Alnylam Pharma To Present Latest Data From Flagship Transthyretin Amyloidosis Franchise At Upcoming Heart Failure 2025 Congress

Alnylam Pharmaceuticals, Inc. (NASDAQ:ALNY), the leading RNAi therapeutics company, today announced that the Company will present the latest data from its flagship transthyretin amyloidosis (TTR) franchise at the upcoming Heart Failure 2025 Congress, a scientific congress of the European Society of Cardiology, taking place May 17-20 in Belgrade, Serbia.

The latest analyses of the HELIOS-B Phase 3 study of vutrisiran in patients with ATTR amyloidosis with cardiomyopathy (ATTR-CM), including further outcomes data on cardiovascular hospitalizations and urgent heart failure visits up to 42-months, will be presented as a late-breaking abstract in the "Hottest Trials and Trial Updates 1" session.

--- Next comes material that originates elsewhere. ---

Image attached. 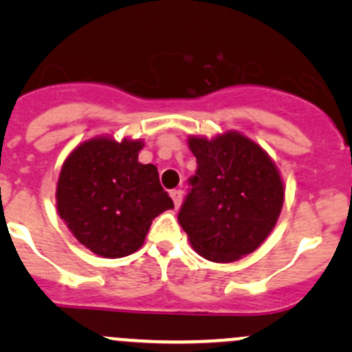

Data from the HELIOS-B study supported the recent approvals of AMVUTTRA® (vutrisiran) for the treatment of the cardiomyopathy of wild-type or hereditary transthyretin-mediated amyloidosis in adults in the U.S. and Brazil. These data also supported the positive opinion from the Committee for Medicinal Products for Human Use (CHMP) of the European Medicines Agency (EMA) recommending approval of vutrisiran for the same indication. AMVUTTRA is an RNAi therapeutic that works upstream to deliver rapid knockdown of transthyretin, addressing the disease at its source, with four subcutaneous doses per year.

Additional updates to be presented include the design and rationale of the TRITON-CM Phase 3 study of nucresiran (ALN-TTRsc04), an investigational next-generation TTR silencer, in patients with ATTR-CM, as well as an additional analysis from the HELIOS-B study of vutrisiran in patients with ATTR-CM who experienced disease progression while being treated with tafamidis.